The input:
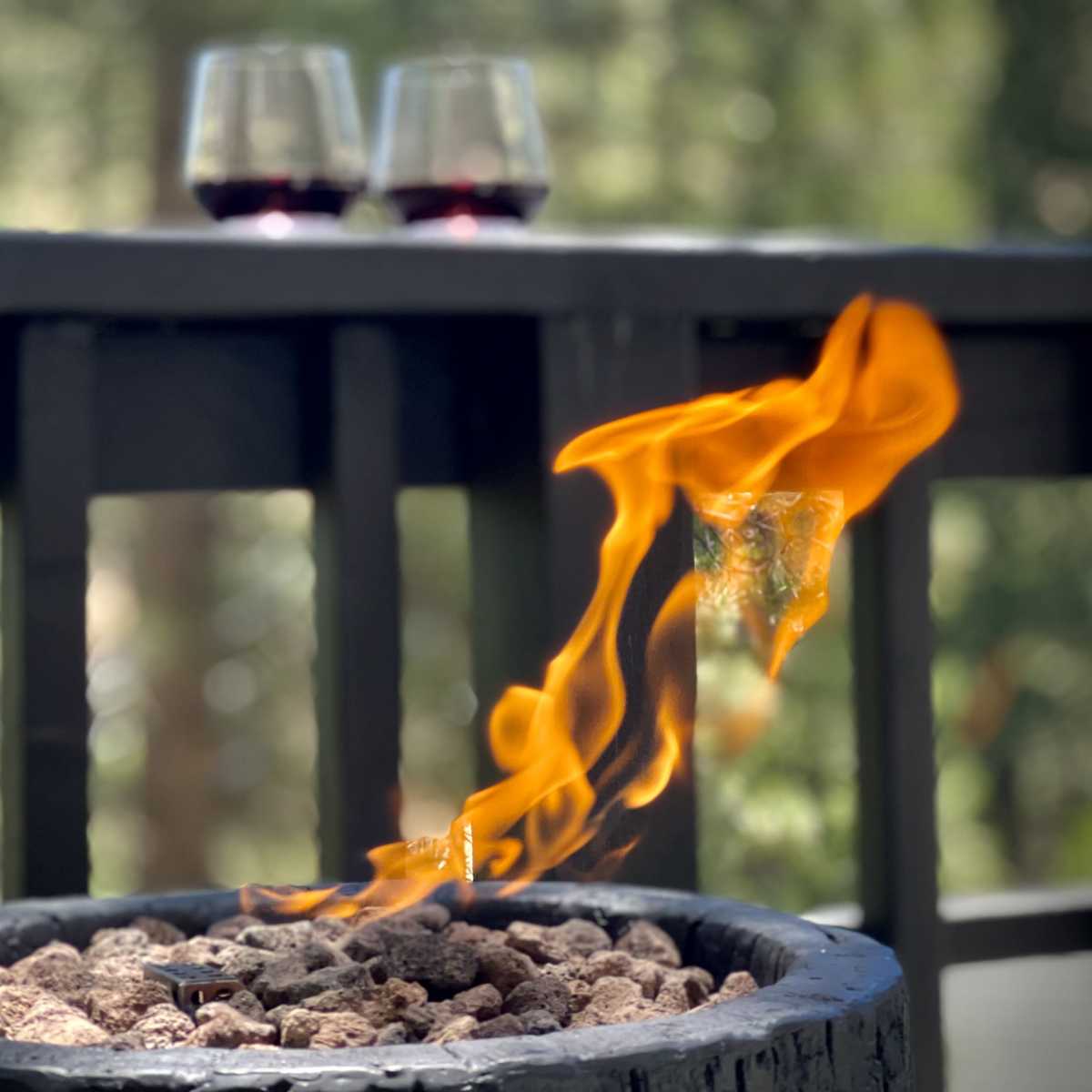 A lit fire pit with flames rising above a bed of rocks is positioned on a deck, with two glasses of red wine in the background.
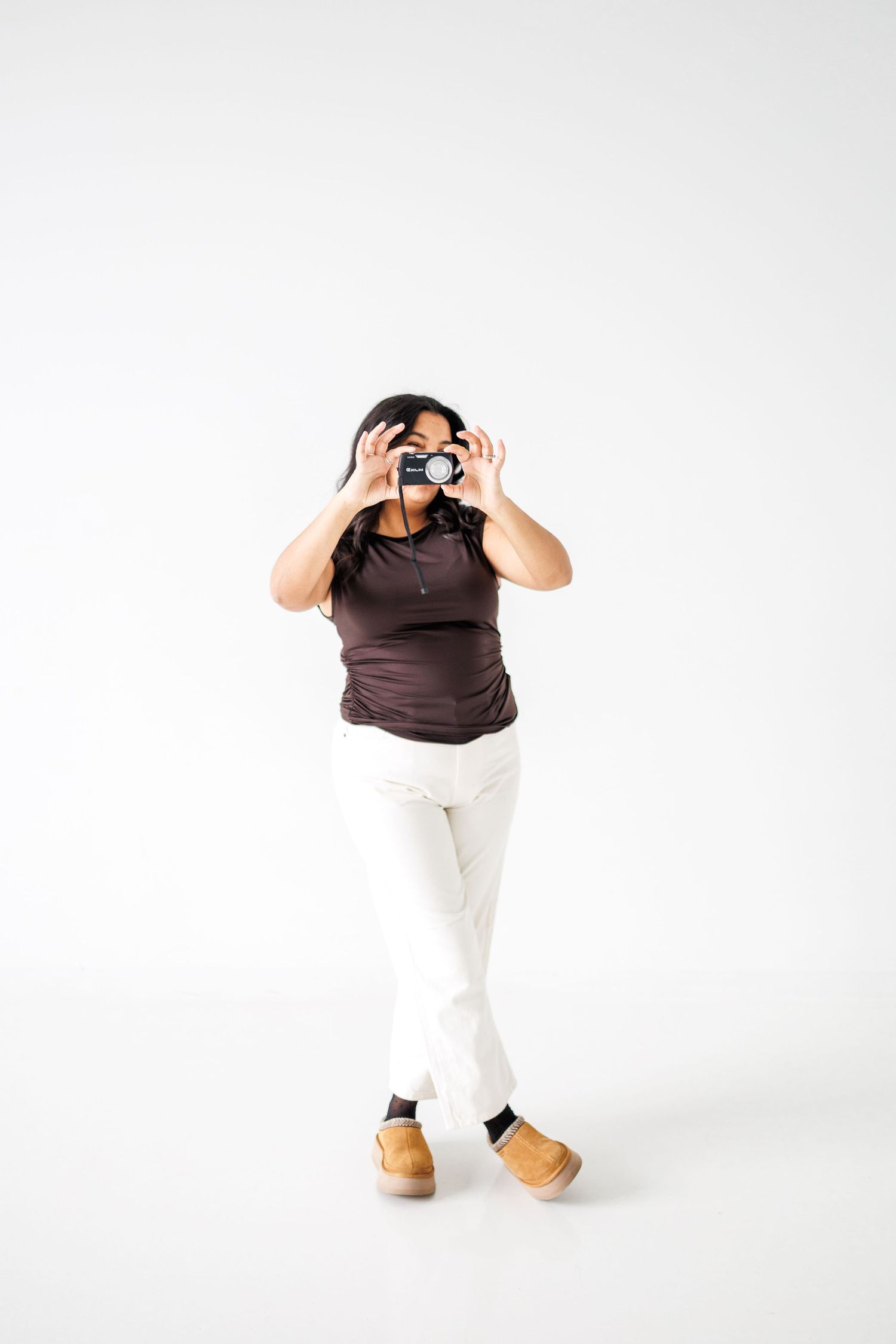 Person in brown shirt and white pants stands against white background with hands raised to head in expressive pose.
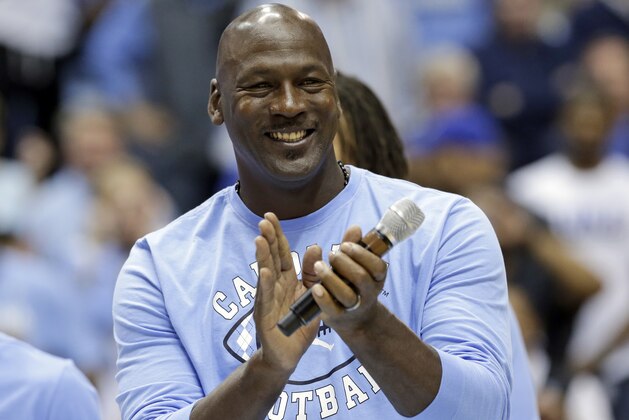 FILE - In this March 4, 2017, file photo, former North Carolina basketball player Michael Jordan applauds during a half-time presentation at an NCAA college basketball game between North Carolina and Duke in Chapel Hill, N.C. Jordan, who played high school basketball in Wilmington, N.C., one of the areas hardest hit by Hurricane Florence, has donated $2 million to assist residents affected by the hurricane. (AP Photo/Gerry Broome, File)
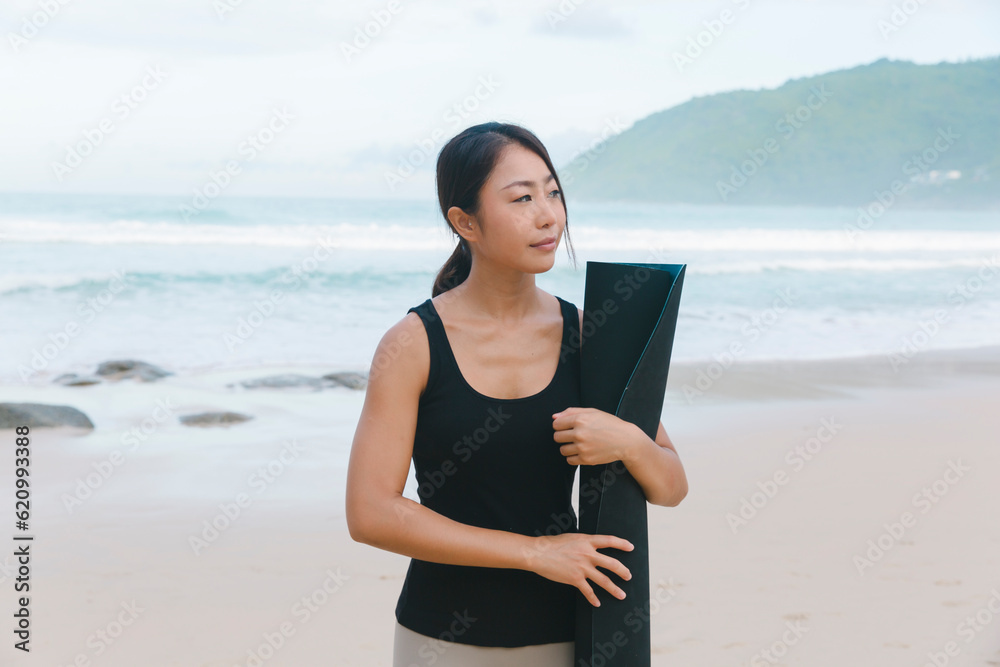 Young woman looking for a place for yoga on a secluded beach
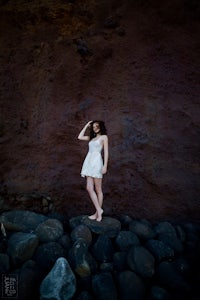 a woman in a white dress standing on rocks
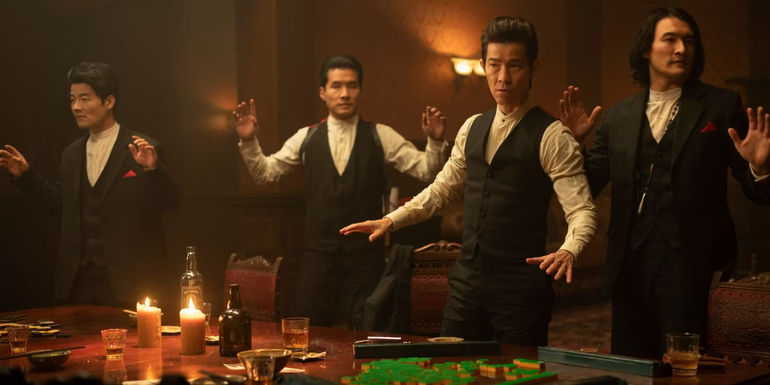 Jason Tobin, Chen Tang and other cast members raise their hands in Warrior season 3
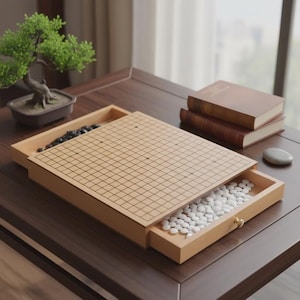 Könnte beinhalten: Ein hölzernes Go-Brettspiel-Set mit schwarzen und weißen Spielsteinen. Das Brett ist geöffnet und zeigt eine Schublade voller weißer Steine. Ein kleiner Bonsai-Baum und Bücher befinden sich im Hintergrund.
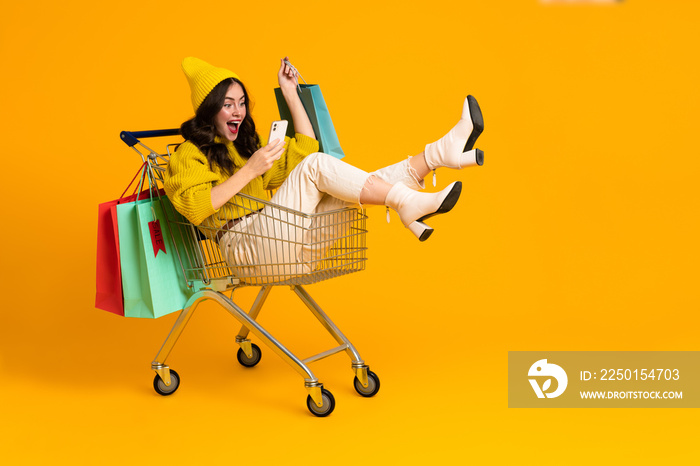 White excited woman laughing and using cellphone in shopping cart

What to produce: Copy the items from the first one through the item containing "Person in brown", keeping each caption unchanged and leaving out the pictures.

Response area:
 A lit fire pit with flames rising above a bed of rocks is positioned on a deck, with two glasses of red wine in the background.
 Person in brown shirt and white pants stands against white background with hands raised to head in expressive pose.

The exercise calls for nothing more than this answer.